Her: You sound hoarse. What’s wrong?
*flashback to me screaming Taylor Swift songs in my car on the way home*
Me: Dunno. Probably a cold.
I need a personal trainer to be in charge of how I exercise because I’m in charge of how I eat and look how that turned out.
I don’t wear my apron because I’m never wearing clothes more expensive than the apron.
me: there’s a bloody oar in the water
friend: that’s foreboding
me: shut up gary, I know what they’re for
prisoner: [wakes up half drunk] where am i
sheriff: bad news pal you’re in jail
prisoner: i can see that but where
sheriff: mississippi
prisoner: ok now that is bad news
Me before kids: How could anyone NOT want to play with their kids? 🥺
Me two kids later: Oh.
Dipping your cats in blue paint and watching them chase each other is 1000x more entertaining than Avatar.
For two years in high school, I took guitar lessons.

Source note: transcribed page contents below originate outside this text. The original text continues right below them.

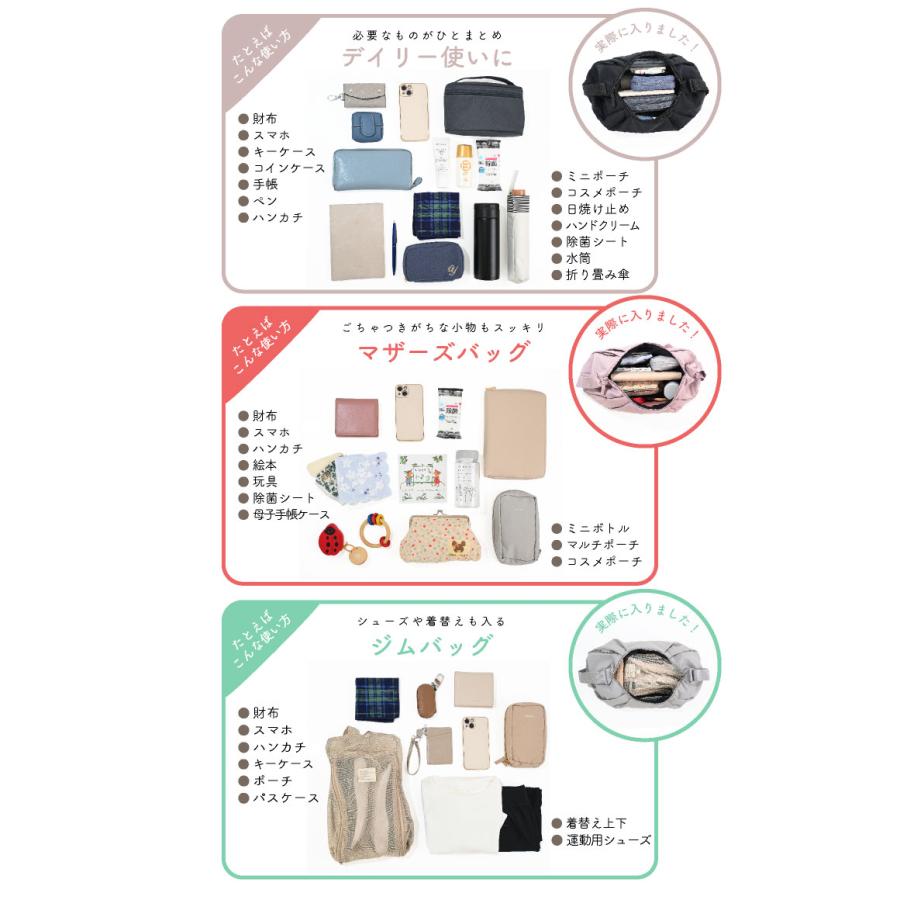 たとえば
こんな使い方

必要なものがひとまとめ
デイリー使いに

実際に入りました！

● 財布
● スマホ
● キーケース
● コインケース
● 手帳
● ペン
● ハンカチ

● ミニポーチ
● コスメポーチ
● 日焼け止め
● ハンドクリーム
● 除菌シート
● 水筒
● 折り畳み傘

たとえば
こんな使い方

ごちゃつきがちな小物もスッキリ
マザーズバッグ

実際に入りました！

● 財布
● スマホ
● ハンカチ
● 絵本
● 玩具
● 除菌シート
● 母子手帳ケース

● ミニボトル
● マルチポーチ
● コスメポーチ

たとえば
こんな使い方

シューズや着替えも入る
ジムバッグ

実際に入りました！

● 財布
● スマホ
● ハンカチ
● キーケース
● ポーチ
● パスケース

● 着替え上下
● 運動用シューズ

Something interesting I learned is that guitar resale nets a 45% loss.
Local Person: That Pizza Hut over there used to be a KFC and Taco Bell.
Me: I love hearing history like this.
Cop: seen anything unusual?
Me: a dolphin with a hat once
Cop: I mean around here
Me: nah they live in water
Autocorrect changed “Put Bacitracin on it” to “Put bacon on it”.
Fine, we’ll try that.
This tape doesn’t even taste like scotch.

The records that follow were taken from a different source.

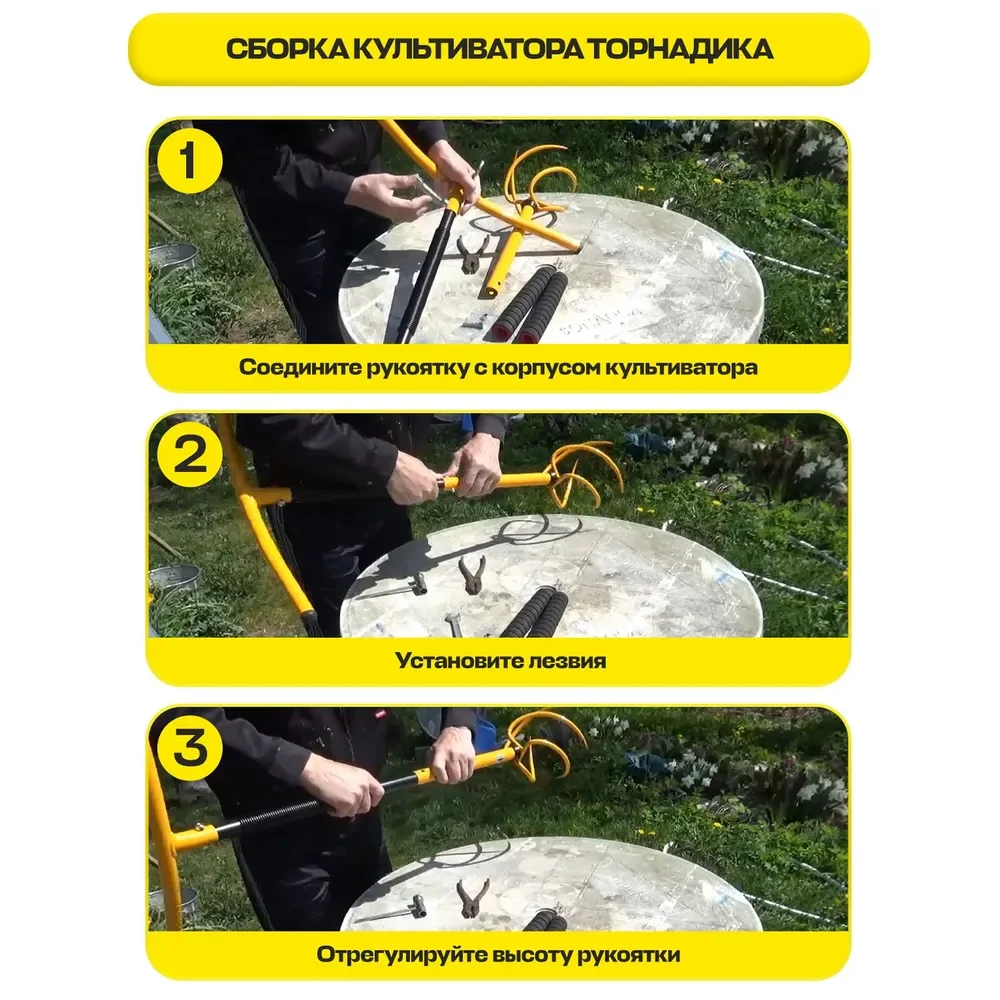 СБОРКА КУЛЬТИВАТОРА ТОРНАДИКА

1

Соедините рукоятку с корпусом культиватора

2

Установите лезвия

3

Отрегулируйте высоту рукоятки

So Ive started a sarcasm club.
It would mean the world to me if you joined.
I’m gonna be in trouble when my kids are older and realize how much of my parenting advice is just Kenny Rogers lyrics.
Husband: *opens the bathroom door and walks out*
Me: *texts him from Target* Turn off the lights and wash your hands!

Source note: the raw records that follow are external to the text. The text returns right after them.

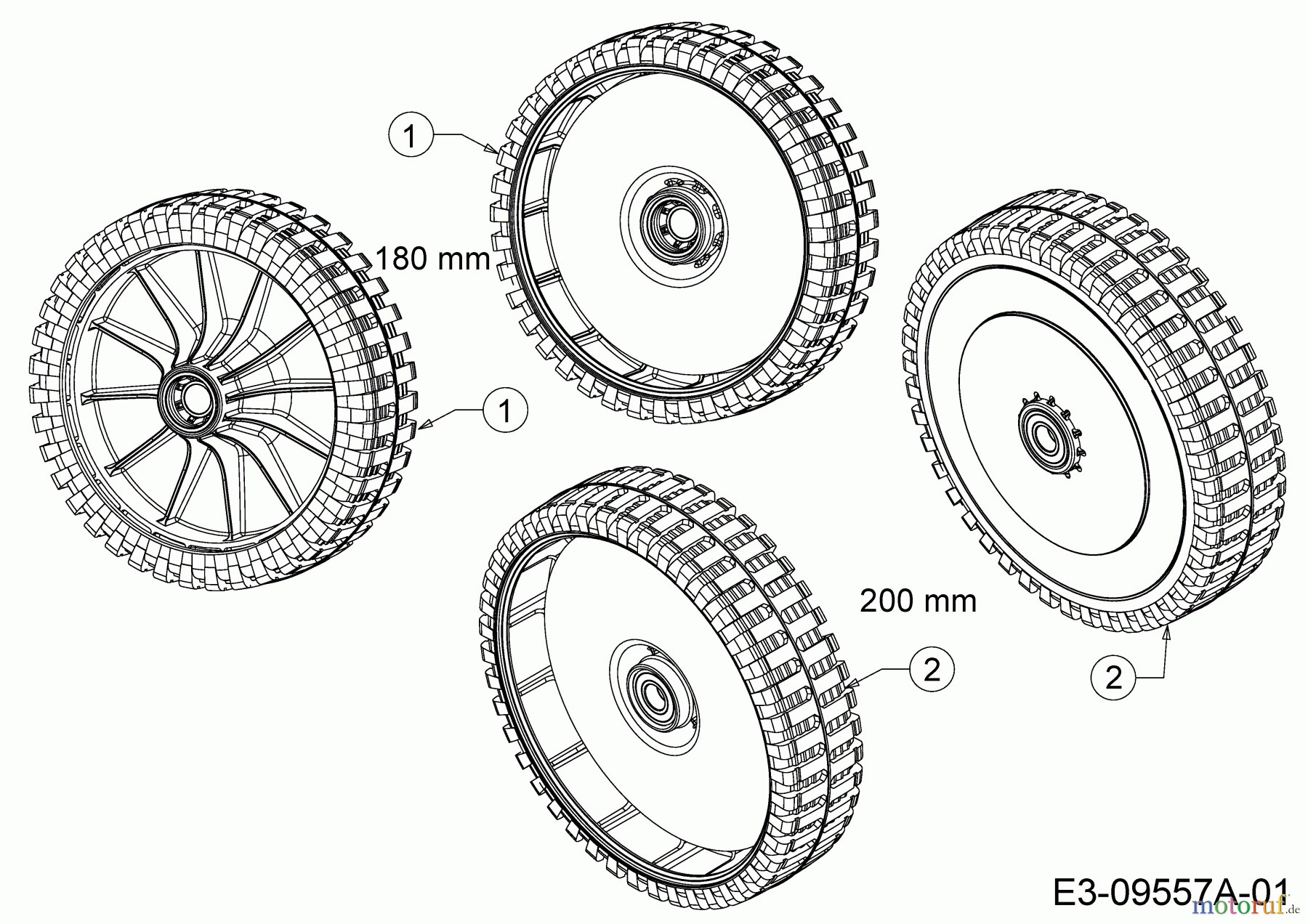 1

180 mm

1

200 mm

2

2

E3-09557A-01

motoruf.de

i like the idea of hauntings being a common yet minor inconvenience
Cinderella: I lost another shoe
Prince Charming: *through clenched teeth* who is he
I asked my husband what he wanted for Father’s Day & he said silence & then we all laughed & laughed & the kids went back to breaking the sound barrier.
What kind of emotional tailspin causes people to “like” Lysol on Facebook?
her: what do you do for a living
me: I can’t tell you
her: like a spy
me: no I’m an eye doctor
her: oh an ophthalmologist
me: yeah thanks I don’t know how to pronounce it
I truly wonder what it sounded like when Medusa washed her hair at night.
Me: I can’t wait to say goodbye to 2021!
2022: *Somehow already on fire*
Any gift I give you in 2024 will be wrapped in leftover Christmas wrapping paper.
New baby? Merry Christmas!
Getting married? Merry Christmas!
Birthday? Merry Christmas!
Shout out to people who text you and apparently throw their phone into a river as soon as they hit send?
Quick question guys. Why is my therapist putting on boxing gloves?
Me: “Did it hurt when you fell from heaven?”
Her:
Me: “I SAID, DID IT HUR-”
Medic: “Step aside sir”
Brain: If we leave now we’ll be on time for once.
Body: Ten more minutes then.
Why yes, I do live under a rock. It’s called the moon.